§ **Do this**
Can you reproduce everything from the line containing "What space is" down to the line containing "17685 millimetres", swapping "hangar ceiling" for "roof" and leaving all else unchanged?
## begin
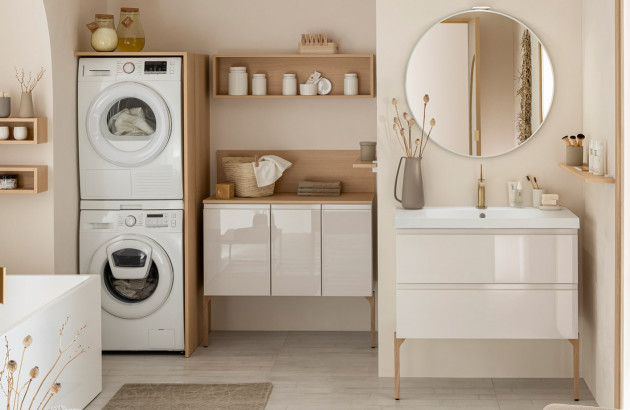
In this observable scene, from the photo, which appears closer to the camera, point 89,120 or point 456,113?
point 456,113

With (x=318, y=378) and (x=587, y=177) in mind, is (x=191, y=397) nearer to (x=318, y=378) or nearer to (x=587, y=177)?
(x=318, y=378)

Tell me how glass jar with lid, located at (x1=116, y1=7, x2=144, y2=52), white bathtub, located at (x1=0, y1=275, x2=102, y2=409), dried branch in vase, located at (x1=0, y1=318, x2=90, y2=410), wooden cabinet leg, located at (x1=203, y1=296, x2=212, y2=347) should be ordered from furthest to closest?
wooden cabinet leg, located at (x1=203, y1=296, x2=212, y2=347) < glass jar with lid, located at (x1=116, y1=7, x2=144, y2=52) < white bathtub, located at (x1=0, y1=275, x2=102, y2=409) < dried branch in vase, located at (x1=0, y1=318, x2=90, y2=410)

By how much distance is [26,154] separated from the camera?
179 inches

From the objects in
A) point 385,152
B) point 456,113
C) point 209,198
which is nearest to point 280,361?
point 209,198

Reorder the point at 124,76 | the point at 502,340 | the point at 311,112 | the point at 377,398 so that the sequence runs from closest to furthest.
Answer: the point at 377,398 < the point at 502,340 < the point at 124,76 < the point at 311,112

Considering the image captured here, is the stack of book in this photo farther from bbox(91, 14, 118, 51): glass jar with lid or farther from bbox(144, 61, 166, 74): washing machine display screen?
bbox(91, 14, 118, 51): glass jar with lid

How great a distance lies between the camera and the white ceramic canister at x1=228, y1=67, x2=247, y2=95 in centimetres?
530

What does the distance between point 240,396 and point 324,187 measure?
153 centimetres

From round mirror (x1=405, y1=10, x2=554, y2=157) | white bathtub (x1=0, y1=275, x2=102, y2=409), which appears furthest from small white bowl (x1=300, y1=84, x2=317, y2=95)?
white bathtub (x1=0, y1=275, x2=102, y2=409)

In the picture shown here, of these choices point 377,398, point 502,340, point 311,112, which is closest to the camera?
point 377,398

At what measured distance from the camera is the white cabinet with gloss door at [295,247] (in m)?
5.03

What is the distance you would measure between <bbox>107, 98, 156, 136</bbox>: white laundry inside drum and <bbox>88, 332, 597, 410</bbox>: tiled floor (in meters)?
1.29

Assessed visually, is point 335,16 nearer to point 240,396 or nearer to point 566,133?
point 566,133

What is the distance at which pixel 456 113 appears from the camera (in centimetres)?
436
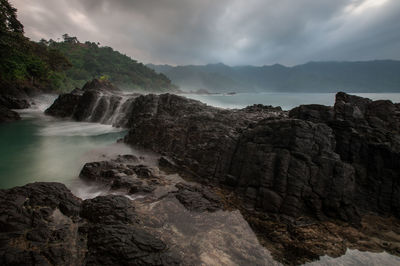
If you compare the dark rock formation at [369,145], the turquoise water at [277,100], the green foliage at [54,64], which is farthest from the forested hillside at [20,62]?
the turquoise water at [277,100]

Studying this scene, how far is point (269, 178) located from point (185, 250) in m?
4.65

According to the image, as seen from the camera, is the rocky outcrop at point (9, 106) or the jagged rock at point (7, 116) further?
the rocky outcrop at point (9, 106)

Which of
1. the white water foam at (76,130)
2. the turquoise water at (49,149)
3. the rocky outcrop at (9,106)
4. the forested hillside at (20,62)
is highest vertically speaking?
the forested hillside at (20,62)

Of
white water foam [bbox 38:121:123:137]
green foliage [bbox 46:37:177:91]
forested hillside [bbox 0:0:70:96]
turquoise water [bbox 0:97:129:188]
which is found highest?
green foliage [bbox 46:37:177:91]

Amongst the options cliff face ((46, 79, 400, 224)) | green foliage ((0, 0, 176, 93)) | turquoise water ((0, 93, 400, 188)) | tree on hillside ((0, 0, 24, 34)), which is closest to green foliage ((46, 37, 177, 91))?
green foliage ((0, 0, 176, 93))

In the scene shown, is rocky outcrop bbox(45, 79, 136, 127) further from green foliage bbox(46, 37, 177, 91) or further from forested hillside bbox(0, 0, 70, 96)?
green foliage bbox(46, 37, 177, 91)

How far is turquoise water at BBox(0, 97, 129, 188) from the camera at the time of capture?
10531 mm

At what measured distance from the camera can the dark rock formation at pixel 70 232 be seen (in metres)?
4.62

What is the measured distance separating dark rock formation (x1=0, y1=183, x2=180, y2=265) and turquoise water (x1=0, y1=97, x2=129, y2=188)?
11.6 ft

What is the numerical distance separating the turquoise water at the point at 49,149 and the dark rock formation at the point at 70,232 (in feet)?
11.6

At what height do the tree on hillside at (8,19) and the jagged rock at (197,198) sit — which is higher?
the tree on hillside at (8,19)

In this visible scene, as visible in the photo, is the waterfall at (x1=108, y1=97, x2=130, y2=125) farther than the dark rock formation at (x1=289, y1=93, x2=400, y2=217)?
Yes

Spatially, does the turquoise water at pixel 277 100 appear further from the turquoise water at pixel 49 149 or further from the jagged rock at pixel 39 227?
the jagged rock at pixel 39 227

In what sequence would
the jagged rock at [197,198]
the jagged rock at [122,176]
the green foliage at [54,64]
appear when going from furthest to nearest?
the green foliage at [54,64] < the jagged rock at [122,176] < the jagged rock at [197,198]
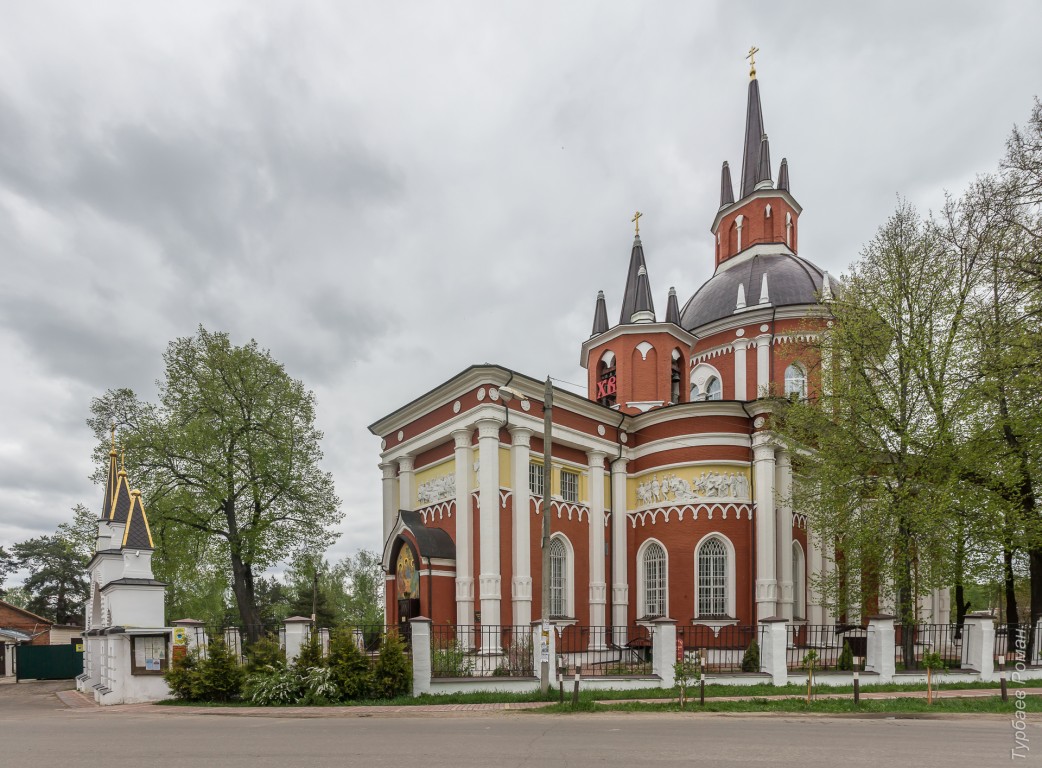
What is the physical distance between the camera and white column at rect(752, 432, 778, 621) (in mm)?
22578

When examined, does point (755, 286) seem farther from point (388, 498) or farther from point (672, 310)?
point (388, 498)

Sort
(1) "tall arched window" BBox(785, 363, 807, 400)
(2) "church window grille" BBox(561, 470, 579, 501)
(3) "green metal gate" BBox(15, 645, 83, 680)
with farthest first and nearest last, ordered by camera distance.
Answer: (3) "green metal gate" BBox(15, 645, 83, 680)
(1) "tall arched window" BBox(785, 363, 807, 400)
(2) "church window grille" BBox(561, 470, 579, 501)

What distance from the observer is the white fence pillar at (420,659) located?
15.4m

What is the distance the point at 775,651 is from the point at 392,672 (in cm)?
840

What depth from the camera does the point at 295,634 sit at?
16.6 metres

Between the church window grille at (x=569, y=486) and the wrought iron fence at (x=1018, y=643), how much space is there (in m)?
11.9

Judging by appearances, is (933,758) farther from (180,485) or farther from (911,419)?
(180,485)

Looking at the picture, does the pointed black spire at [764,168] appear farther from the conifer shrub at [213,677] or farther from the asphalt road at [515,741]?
the conifer shrub at [213,677]

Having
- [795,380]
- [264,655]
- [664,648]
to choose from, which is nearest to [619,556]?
[664,648]

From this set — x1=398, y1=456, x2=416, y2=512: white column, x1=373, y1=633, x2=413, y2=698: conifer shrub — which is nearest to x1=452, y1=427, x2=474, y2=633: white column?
x1=398, y1=456, x2=416, y2=512: white column

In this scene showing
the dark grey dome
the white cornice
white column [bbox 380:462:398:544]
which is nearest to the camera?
white column [bbox 380:462:398:544]

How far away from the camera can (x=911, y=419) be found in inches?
732

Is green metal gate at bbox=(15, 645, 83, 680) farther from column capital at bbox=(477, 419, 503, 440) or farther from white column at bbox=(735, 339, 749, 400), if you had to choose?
white column at bbox=(735, 339, 749, 400)

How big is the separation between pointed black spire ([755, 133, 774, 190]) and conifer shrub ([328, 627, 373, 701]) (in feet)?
91.4
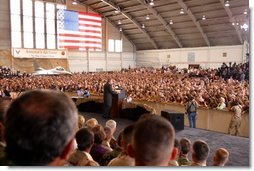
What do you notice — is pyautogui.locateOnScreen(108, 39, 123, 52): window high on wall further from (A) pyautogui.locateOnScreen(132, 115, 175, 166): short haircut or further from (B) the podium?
(A) pyautogui.locateOnScreen(132, 115, 175, 166): short haircut

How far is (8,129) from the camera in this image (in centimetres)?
85

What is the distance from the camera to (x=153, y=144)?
111 centimetres

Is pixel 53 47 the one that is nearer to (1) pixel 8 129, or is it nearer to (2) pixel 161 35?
(2) pixel 161 35

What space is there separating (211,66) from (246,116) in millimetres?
18576

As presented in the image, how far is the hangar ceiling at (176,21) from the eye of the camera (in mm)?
19812

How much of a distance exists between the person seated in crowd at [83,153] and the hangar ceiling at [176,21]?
17685 millimetres

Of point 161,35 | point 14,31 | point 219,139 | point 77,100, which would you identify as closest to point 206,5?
point 161,35

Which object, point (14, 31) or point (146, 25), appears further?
point (146, 25)

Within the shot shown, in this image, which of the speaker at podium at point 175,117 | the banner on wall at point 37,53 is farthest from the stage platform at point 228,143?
the banner on wall at point 37,53

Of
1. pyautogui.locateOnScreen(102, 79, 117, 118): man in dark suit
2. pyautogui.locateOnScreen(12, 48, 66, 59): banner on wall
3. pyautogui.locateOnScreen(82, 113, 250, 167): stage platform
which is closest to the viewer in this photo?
pyautogui.locateOnScreen(82, 113, 250, 167): stage platform

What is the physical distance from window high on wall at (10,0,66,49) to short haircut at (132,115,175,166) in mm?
21506

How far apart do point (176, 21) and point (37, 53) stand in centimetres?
1161

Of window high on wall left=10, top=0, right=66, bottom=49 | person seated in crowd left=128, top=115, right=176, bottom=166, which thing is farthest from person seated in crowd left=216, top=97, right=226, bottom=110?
window high on wall left=10, top=0, right=66, bottom=49

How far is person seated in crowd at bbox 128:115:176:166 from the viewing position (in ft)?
## end
§ **Final result**
What space is there separating (211,66) from (246,116) in millimetres?
18576

As presented in the image, how far is the roof at (176,21) from the eye of the camera (in mm)?
19812

How much of a distance exists between the person seated in crowd at [83,153] and the roof at [176,21]?
17685 millimetres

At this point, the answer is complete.